(Stored data entries)
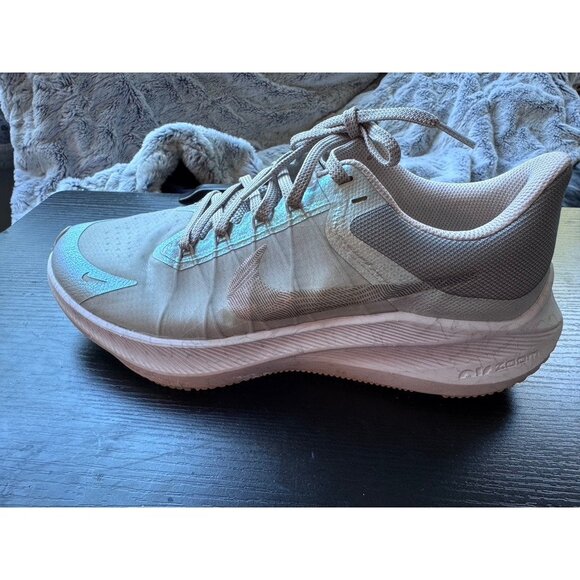Nike AIR Zoom Winflo Grey - Iridescent Fog Sz 9.5 Running Sneaker Woman’s Shoe - Picture 7 of 15
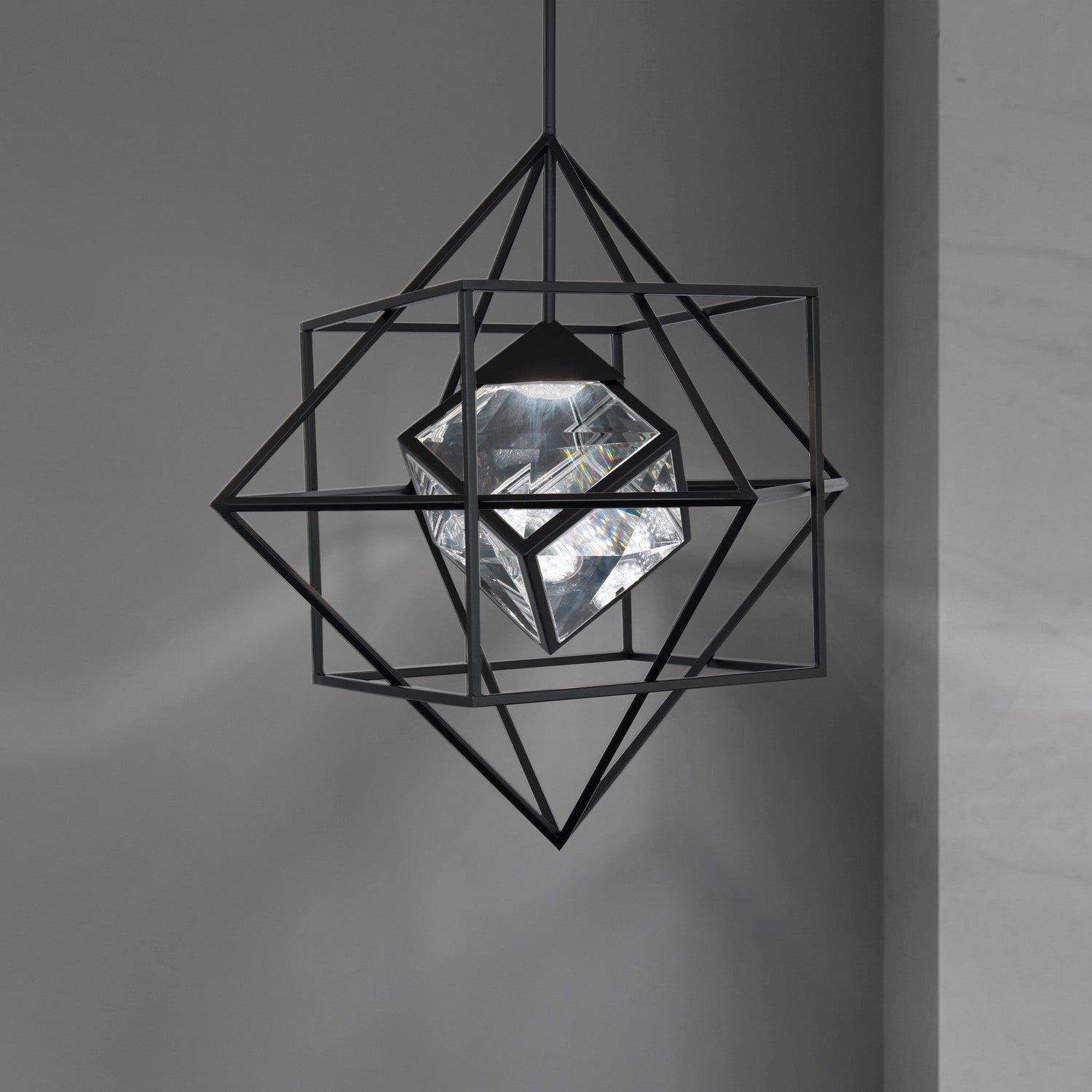 Schonbek Beyond - BPD51228-BK - LED Pendant - Heracles - Black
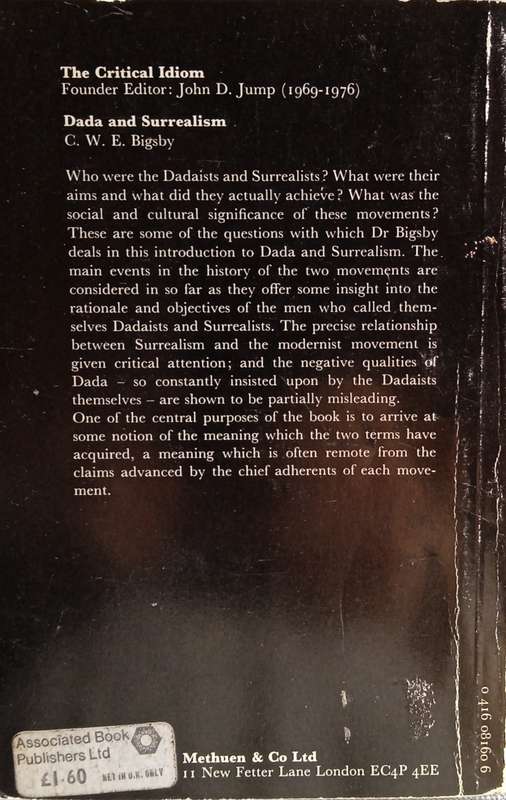 Dada and Surrealism | C.W.E. Bigsby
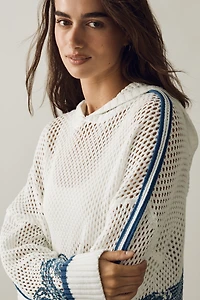 Daily Practice Cotton Open Knit Hoodie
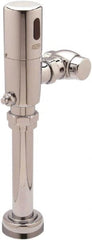 Zurn - 1-1/2" Spud Coupling, 1" Pipe, Closet Automatic Flush Valve - Single Flush, 1.6 Gal per Flush, Chrome Cover, Powered by 4 AA Batteries - Exact Tooling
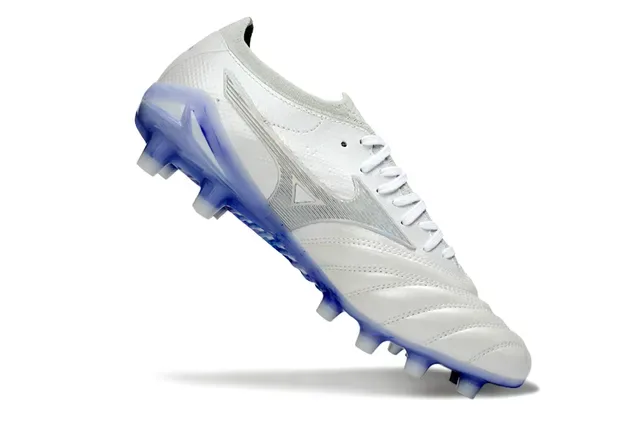 Mizuno Morelia Neo White and Translucent Blue Firm-Ground Soccer Shoes 2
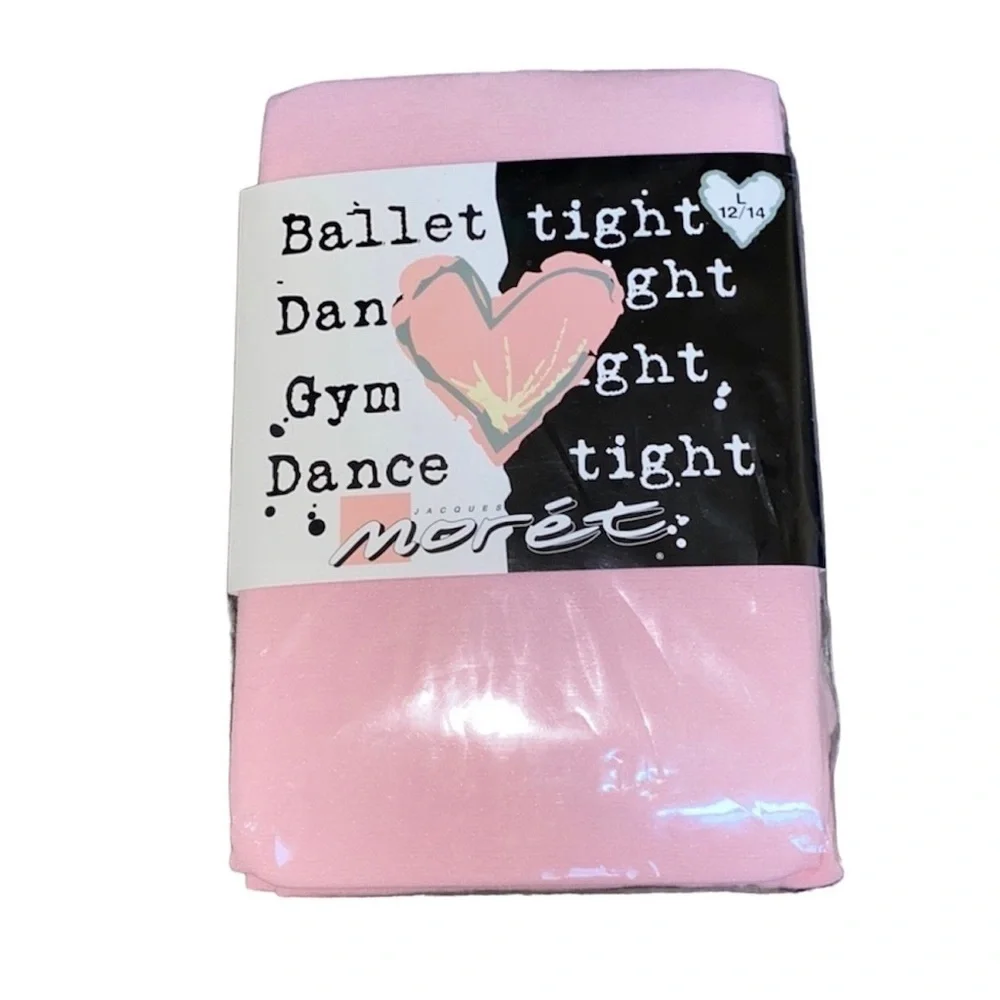 Moret pink ballet‎ tights Dance Large 12/14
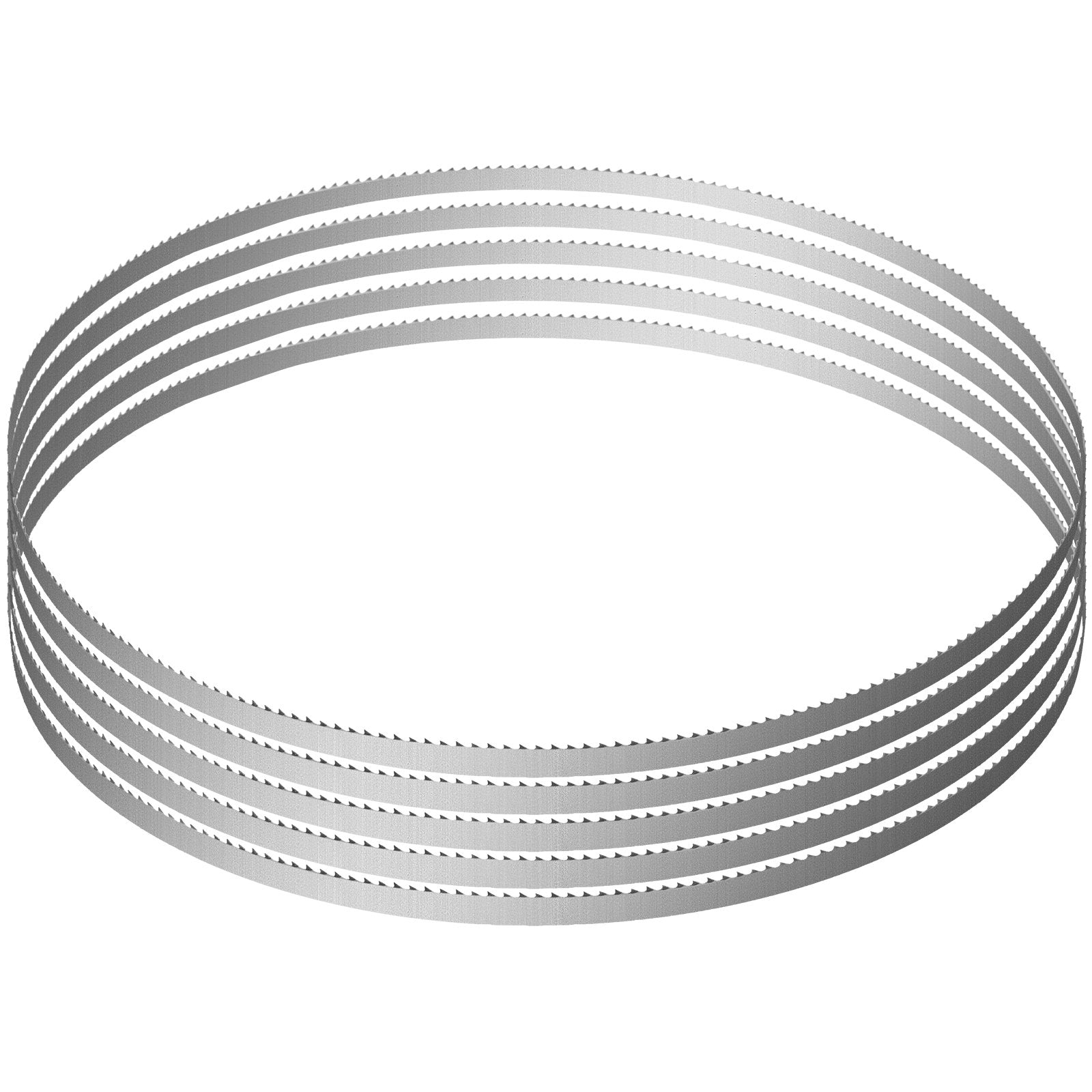 Band Saw Blade, 1650*16*0.56mm, 5 PCS/Pack Meat Bandsaw Blades for Replacement, Carbon Steel Blade, Meat Cutting Blade Wrapped by Rust-Proof Paper, Fit for Commercial Bone Saw Machines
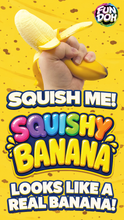 Load image into Gallery viewer, Fun Doh Banana Squishy Stress Relief Toy
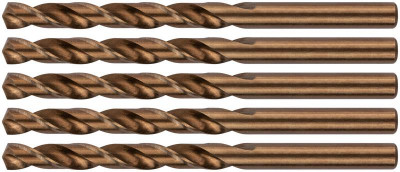 Сверло по металлу HSS с добавкой кобальта 5% Профи 8.0мм (уп.5шт) FIT 33980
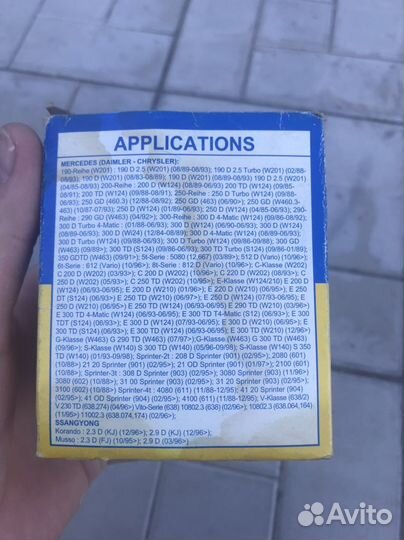 Фильтр масляный mercedes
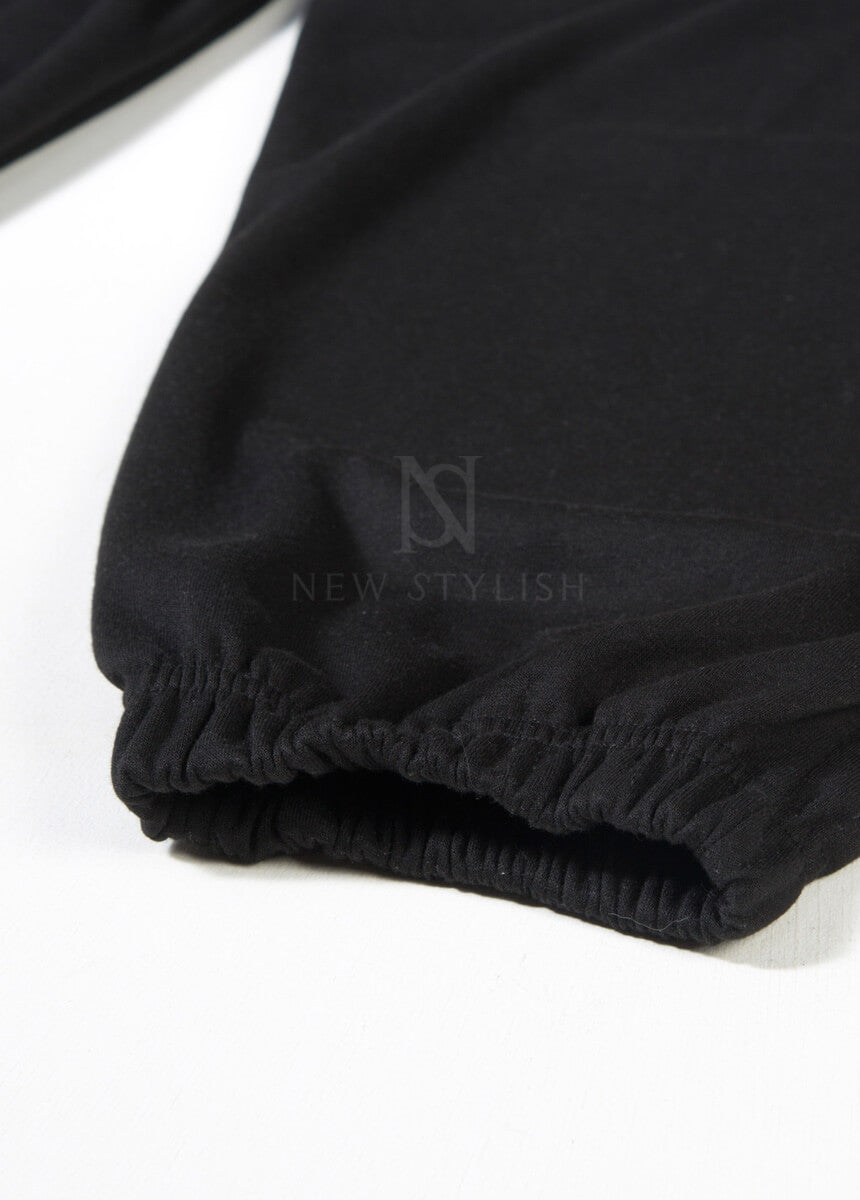 Vintage Chain Graphic Wide-Leg Jogger Pants
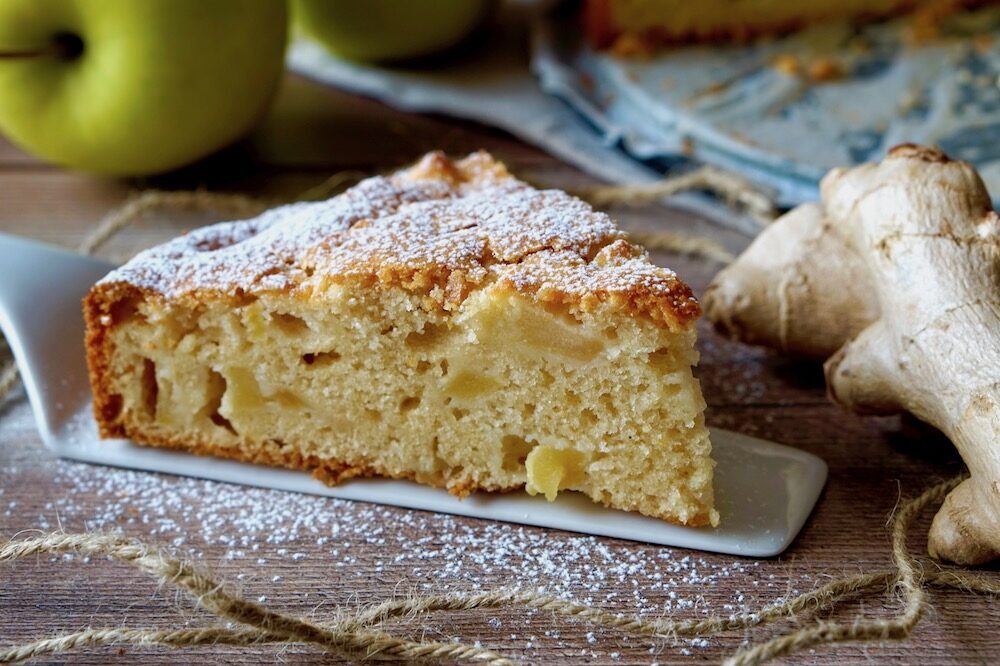 Torta di mele e zenzero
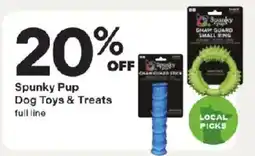 Coborn's Spunky Pup Dog Toys & Treats offer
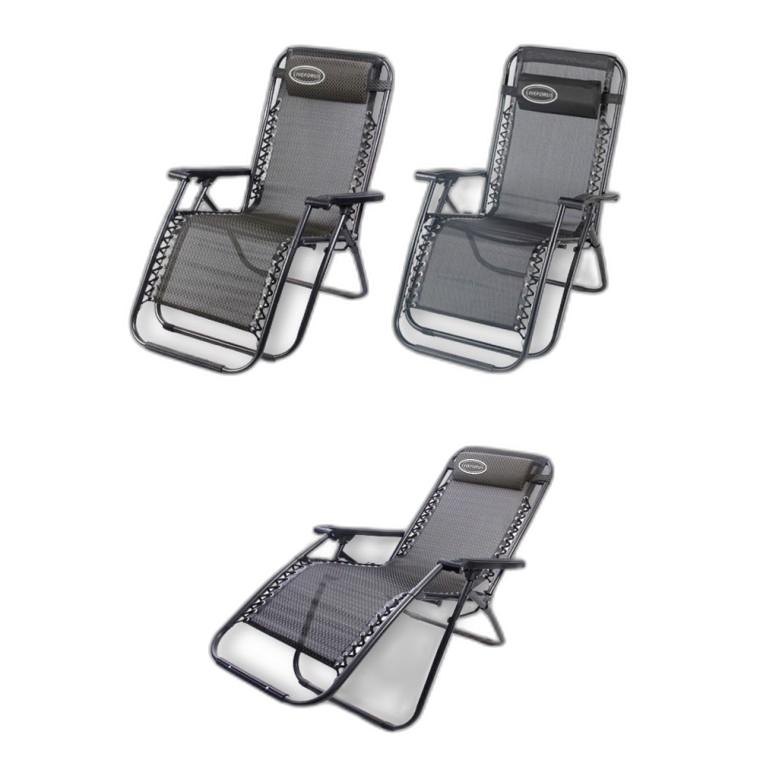 리브포어스 접이식 리클라이너 의자 휴대용 폴딩 안락 침대 무중력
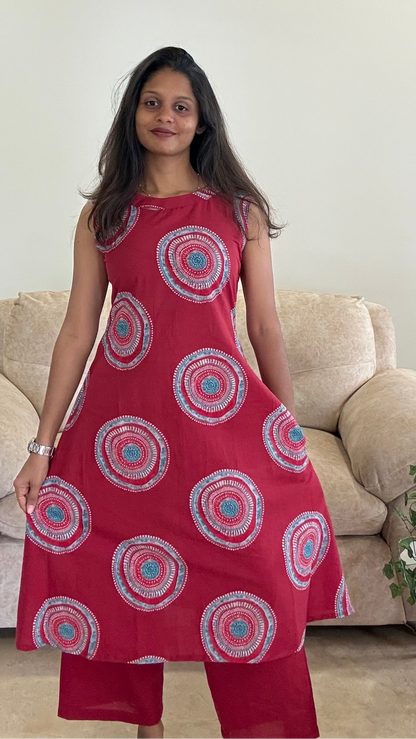 Red Ripple Co-ord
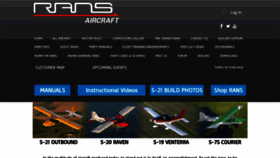 What Rans.com website looks like in 2024 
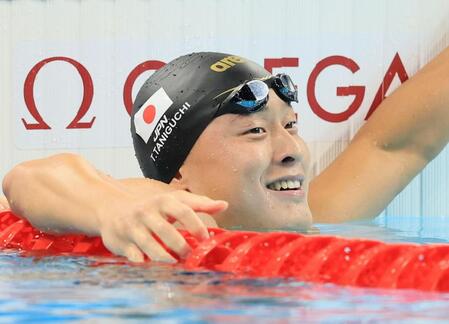 パリ五輪代表の谷口卓が５０Ｍ平泳ぎ予選で失格　目視のみの判定に悔しさ露わ　ＳＮＳに「しばいてやりたいが我慢します」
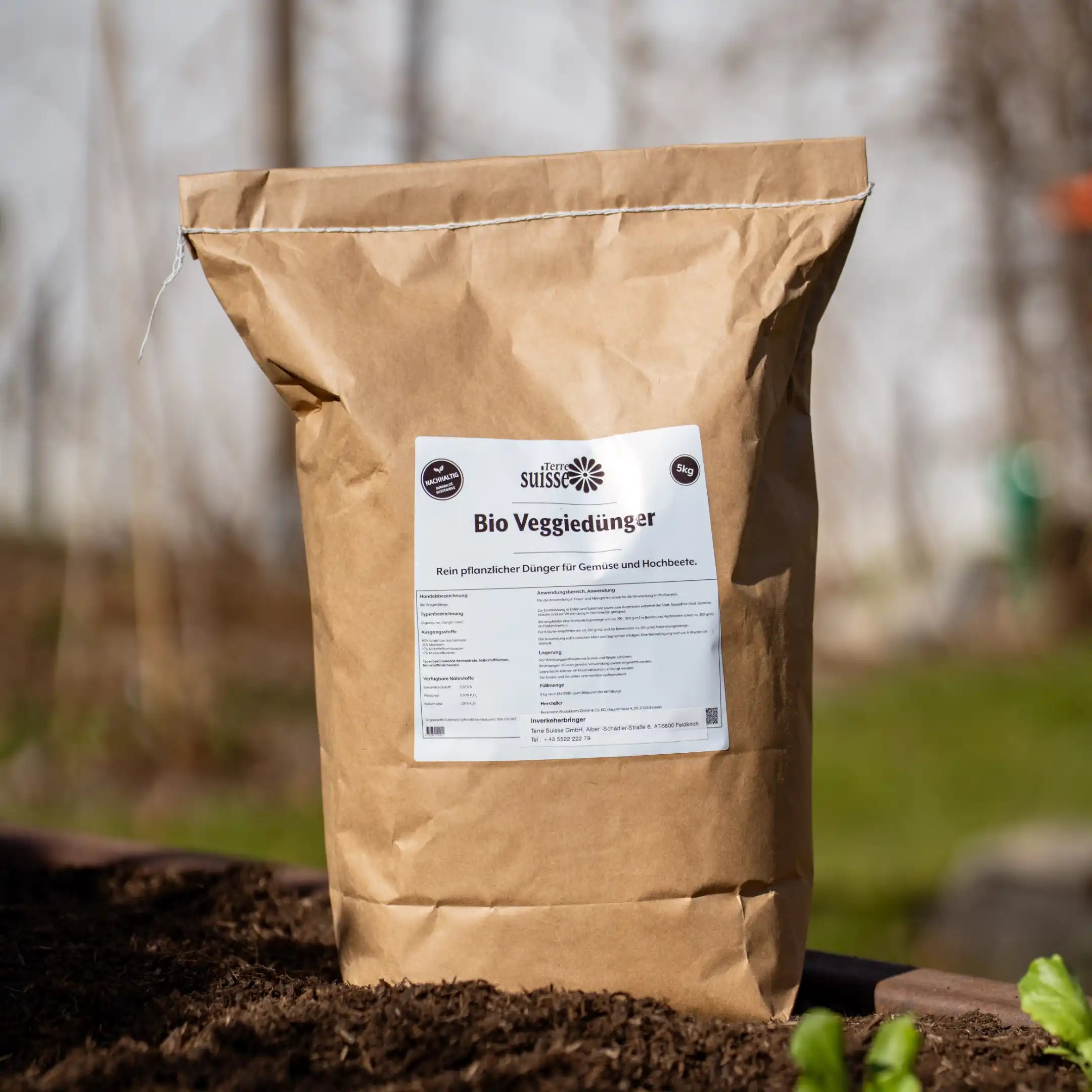 Engrais organique pour légumes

[Work instruction]:
Please transcribe each line above exactly, but leave the images out.

[Written solution]:
Nike AIR Zoom Winflo Grey - Iridescent Fog Sz 9.5 Running Sneaker Woman’s Shoe - Picture 7 of 15
 Schonbek Beyond - BPD51228-BK - LED Pendant - Heracles - Black
 Dada and Surrealism | C.W.E. Bigsby
 Daily Practice Cotton Open Knit Hoodie
 Zurn - 1-1/2" Spud Coupling, 1" Pipe, Closet Automatic Flush Valve - Single Flush, 1.6 Gal per Flush, Chrome Cover, Powered by 4 AA Batteries - Exact Tooling
 Mizuno Morelia Neo White and Translucent Blue Firm-Ground Soccer Shoes 2
 Moret pink ballet‎ tights Dance Large 12/14
 Band Saw Blade, 1650*16*0.56mm, 5 PCS/Pack Meat Bandsaw Blades for Replacement, Carbon Steel Blade, Meat Cutting Blade Wrapped by Rust-Proof Paper, Fit for Commercial Bone Saw Machines
 Load image into Gallery viewer, Fun Doh Banana Squishy Stress Relief Toy
 Сверло по металлу HSS с добавкой кобальта 5% Профи 8.0мм (уп.5шт) FIT 33980
 Фильтр масляный mercedes
 Vintage Chain Graphic Wide-Leg Jogger Pants
 Torta di mele e zenzero
 Coborn's Spunky Pup Dog Toys & Treats offer
 리브포어스 접이식 리클라이너 의자 휴대용 폴딩 안락 침대 무중력
 Red Ripple Co-ord
 What Rans.com website looks like in 2024 
 パリ五輪代表の谷口卓が５０Ｍ平泳ぎ予選で失格　目視のみの判定に悔しさ露わ　ＳＮＳに「しばいてやりたいが我慢します」
 Engrais organique pour légumes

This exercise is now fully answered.